Supplemental material
We verified shedding of CA125 by the cell lines used in this study with a clinical CA125 assay. CA125 was detectable in the culture media of OVCAR3 cells, and HeLa cells, but not of HEK cells (online supplemental figure 5C). Shedding by OVCAR3 cells was also tested in vivo, with mice receiving an injection of OVCAR3 cells intraperitoneally. After 5 weeks, shed CA125 could be detected in the serum of these mice. CA125 was also detected in the serum of mice with orthotopically engrafted PDX26 cells (online supplemental figure 5D). Finally, CA125 was also detected in peritoneal washes of the mice-bearing OVCAR3 cells (online supplemental figure 5E). These data show that CA125 was released at detectable levels in our different experimental formats and but did not affect CAR T cell activity in vitro (figure 1) and in vivo (see below).

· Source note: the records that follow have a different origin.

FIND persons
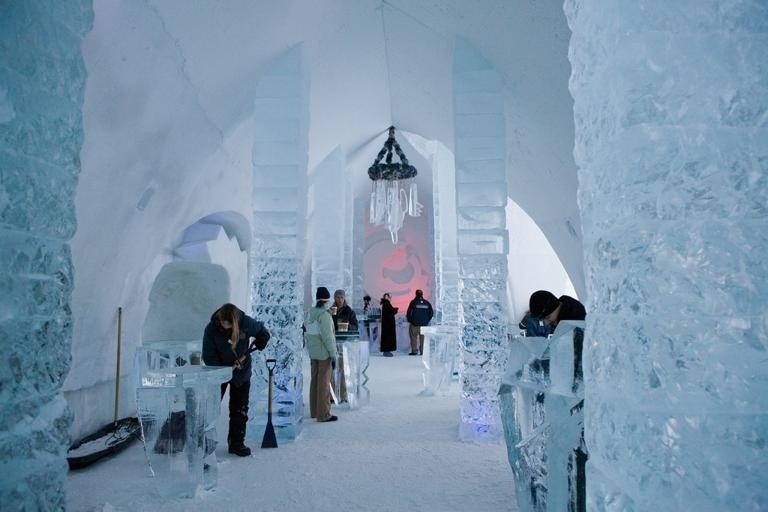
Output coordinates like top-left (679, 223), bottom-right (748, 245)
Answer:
top-left (362, 295), bottom-right (380, 344)
top-left (194, 303), bottom-right (270, 457)
top-left (407, 289), bottom-right (433, 356)
top-left (303, 287), bottom-right (338, 423)
top-left (517, 291), bottom-right (587, 512)
top-left (326, 289), bottom-right (359, 402)
top-left (379, 293), bottom-right (399, 357)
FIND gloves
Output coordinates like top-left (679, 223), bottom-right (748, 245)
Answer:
top-left (332, 357), bottom-right (337, 369)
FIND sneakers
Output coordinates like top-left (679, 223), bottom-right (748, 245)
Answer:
top-left (317, 416), bottom-right (338, 422)
top-left (228, 442), bottom-right (250, 455)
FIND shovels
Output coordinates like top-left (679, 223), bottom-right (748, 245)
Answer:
top-left (260, 359), bottom-right (278, 448)
top-left (153, 339), bottom-right (260, 455)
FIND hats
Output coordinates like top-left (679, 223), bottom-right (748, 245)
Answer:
top-left (316, 287), bottom-right (331, 302)
top-left (529, 290), bottom-right (560, 320)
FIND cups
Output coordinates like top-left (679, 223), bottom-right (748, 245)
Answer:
top-left (337, 323), bottom-right (343, 332)
top-left (343, 322), bottom-right (349, 332)
top-left (331, 307), bottom-right (337, 315)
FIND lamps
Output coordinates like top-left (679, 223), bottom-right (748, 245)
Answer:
top-left (365, 123), bottom-right (424, 248)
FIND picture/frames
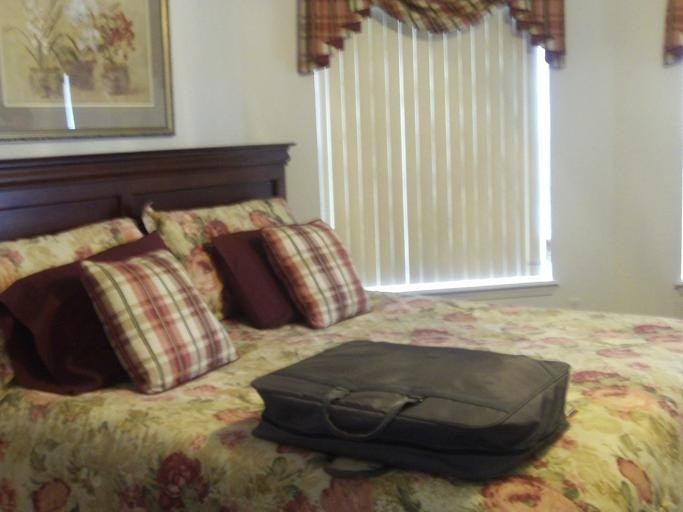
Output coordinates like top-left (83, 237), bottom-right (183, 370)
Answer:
top-left (1, 0), bottom-right (176, 139)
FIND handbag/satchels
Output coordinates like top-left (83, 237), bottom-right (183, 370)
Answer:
top-left (251, 340), bottom-right (570, 482)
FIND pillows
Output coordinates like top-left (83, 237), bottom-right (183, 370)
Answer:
top-left (0, 214), bottom-right (144, 293)
top-left (260, 218), bottom-right (372, 330)
top-left (0, 229), bottom-right (181, 394)
top-left (210, 226), bottom-right (305, 329)
top-left (78, 248), bottom-right (239, 395)
top-left (140, 193), bottom-right (297, 320)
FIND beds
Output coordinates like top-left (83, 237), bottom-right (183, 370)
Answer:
top-left (1, 141), bottom-right (683, 512)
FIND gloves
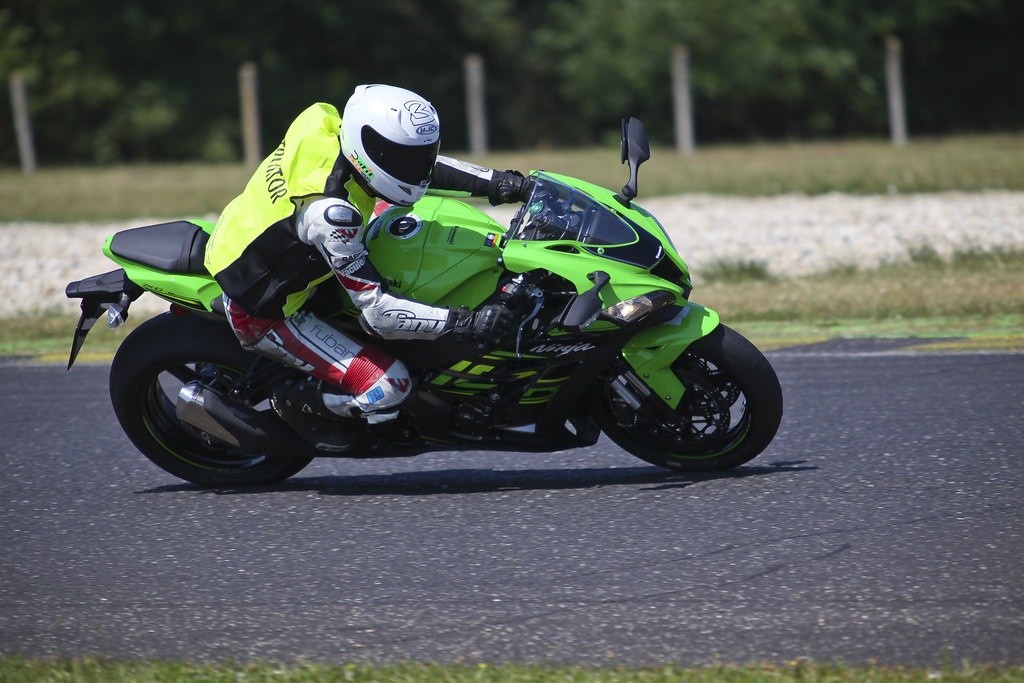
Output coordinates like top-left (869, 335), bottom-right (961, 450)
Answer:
top-left (488, 168), bottom-right (558, 206)
top-left (451, 305), bottom-right (516, 346)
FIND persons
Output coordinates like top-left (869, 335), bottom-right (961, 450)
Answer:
top-left (202, 80), bottom-right (527, 456)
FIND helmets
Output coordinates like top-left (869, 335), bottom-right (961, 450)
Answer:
top-left (340, 84), bottom-right (441, 208)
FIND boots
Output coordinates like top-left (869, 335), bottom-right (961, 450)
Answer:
top-left (269, 374), bottom-right (358, 452)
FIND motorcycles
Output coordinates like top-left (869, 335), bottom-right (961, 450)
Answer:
top-left (63, 115), bottom-right (783, 494)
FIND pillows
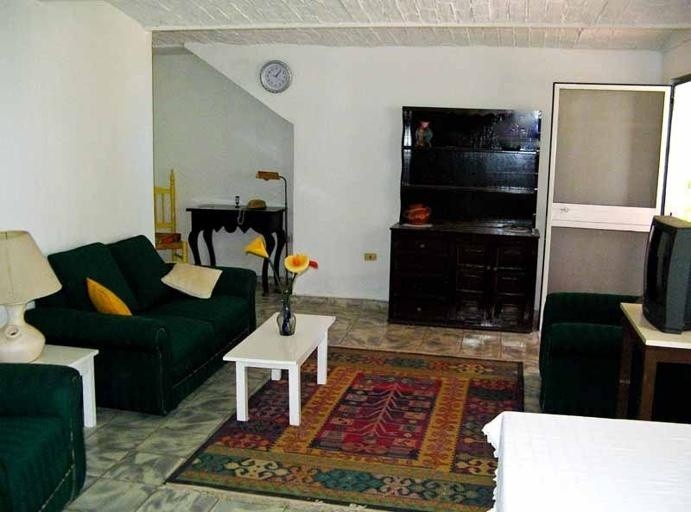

We next performed a co-culture assay of CAR T cells and target cells in the presence or not of 300 U/L calibration-grade CA125. We observed no difference between conditions for all MUC16CAR T cell killing efficacy against the MUC16pos OVCAR3 cells. As expected, no change with the MUC16neg control HEK was detected too and, due to its MUC16ecto specificity, 4H11CAR target recognition was not affected (figure 3). Thus, K101CAR T cells are functional even at a high concentration of CA125 and therefore not sensitive to the presence of soluble target.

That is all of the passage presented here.